■ **Stated problem**
All records should be reproduced verbatim.

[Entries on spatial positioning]

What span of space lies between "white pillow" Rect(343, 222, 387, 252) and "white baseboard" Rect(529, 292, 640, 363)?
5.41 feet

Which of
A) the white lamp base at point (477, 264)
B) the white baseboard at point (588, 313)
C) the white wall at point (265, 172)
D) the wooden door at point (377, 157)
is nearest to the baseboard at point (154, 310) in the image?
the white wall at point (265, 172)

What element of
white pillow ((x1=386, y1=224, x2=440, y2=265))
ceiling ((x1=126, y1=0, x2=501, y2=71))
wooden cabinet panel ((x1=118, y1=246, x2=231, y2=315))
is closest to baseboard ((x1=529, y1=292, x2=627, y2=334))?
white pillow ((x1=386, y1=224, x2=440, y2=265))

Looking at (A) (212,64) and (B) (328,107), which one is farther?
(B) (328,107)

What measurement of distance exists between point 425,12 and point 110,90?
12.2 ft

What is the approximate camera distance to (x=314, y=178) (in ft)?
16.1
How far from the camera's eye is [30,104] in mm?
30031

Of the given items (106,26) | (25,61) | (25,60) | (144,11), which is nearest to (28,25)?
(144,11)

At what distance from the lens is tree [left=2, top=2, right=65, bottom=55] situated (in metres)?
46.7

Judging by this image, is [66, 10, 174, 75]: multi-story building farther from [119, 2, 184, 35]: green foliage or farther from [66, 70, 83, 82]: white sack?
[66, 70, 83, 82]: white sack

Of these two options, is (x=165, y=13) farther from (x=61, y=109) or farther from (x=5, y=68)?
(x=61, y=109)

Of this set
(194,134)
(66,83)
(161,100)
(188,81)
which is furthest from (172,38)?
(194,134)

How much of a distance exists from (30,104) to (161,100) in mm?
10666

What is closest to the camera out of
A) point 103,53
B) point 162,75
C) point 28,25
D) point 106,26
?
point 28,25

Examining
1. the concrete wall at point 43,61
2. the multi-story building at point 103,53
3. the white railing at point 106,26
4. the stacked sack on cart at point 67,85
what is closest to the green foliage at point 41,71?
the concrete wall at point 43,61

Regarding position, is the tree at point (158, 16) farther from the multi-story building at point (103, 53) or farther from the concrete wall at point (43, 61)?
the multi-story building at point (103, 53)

■ **Answer for the task**
What span of space lies between "white pillow" Rect(343, 222, 387, 252) and "white baseboard" Rect(529, 292, 640, 363)?
5.41 feet

Which of
A) the white lamp base at point (477, 264)
B) the white baseboard at point (588, 313)
C) the white wall at point (265, 172)
D) the wooden door at point (377, 157)
is nearest to the baseboard at point (154, 310) in the image?
the white wall at point (265, 172)

What element of
white pillow ((x1=386, y1=224, x2=440, y2=265))
ceiling ((x1=126, y1=0, x2=501, y2=71))
wooden cabinet panel ((x1=118, y1=246, x2=231, y2=315))
is closest to baseboard ((x1=529, y1=292, x2=627, y2=334))?
white pillow ((x1=386, y1=224, x2=440, y2=265))

Looking at (A) (212,64) and (B) (328,107), which one is farther?
(B) (328,107)

What measurement of distance exists between point 425,12 and point 110,90?
12.2 ft

What is the approximate camera distance to (x=314, y=178) (in ft)?
16.1
How far from the camera's eye is [30,104] in mm?
30031

Of the given items (106,26) | (25,61) | (25,60) | (144,11), which is nearest to (28,25)?
(144,11)

At what distance from the lens is tree [left=2, top=2, right=65, bottom=55] situated (in metres)?
46.7

Judging by this image, is [66, 10, 174, 75]: multi-story building farther from [119, 2, 184, 35]: green foliage or farther from [66, 70, 83, 82]: white sack?
[66, 70, 83, 82]: white sack

Of these two options, is (x=165, y=13) farther from (x=61, y=109) or farther from (x=5, y=68)?
(x=61, y=109)

Of this set
(194,134)
(66,83)
(161,100)
(188,81)
which is furthest from (172,38)?
(194,134)

How much of a distance exists from (30,104) to (161,100) in mm?
10666

What is closest to the camera out of
A) point 103,53
B) point 162,75
C) point 28,25
D) point 106,26
?
point 28,25

Examining
1. the concrete wall at point 43,61
2. the multi-story building at point 103,53
3. the white railing at point 106,26
4. the stacked sack on cart at point 67,85
what is closest to the green foliage at point 41,71?
the concrete wall at point 43,61

Regarding position, is the tree at point (158, 16) farther from the multi-story building at point (103, 53) or farther from the concrete wall at point (43, 61)?
the multi-story building at point (103, 53)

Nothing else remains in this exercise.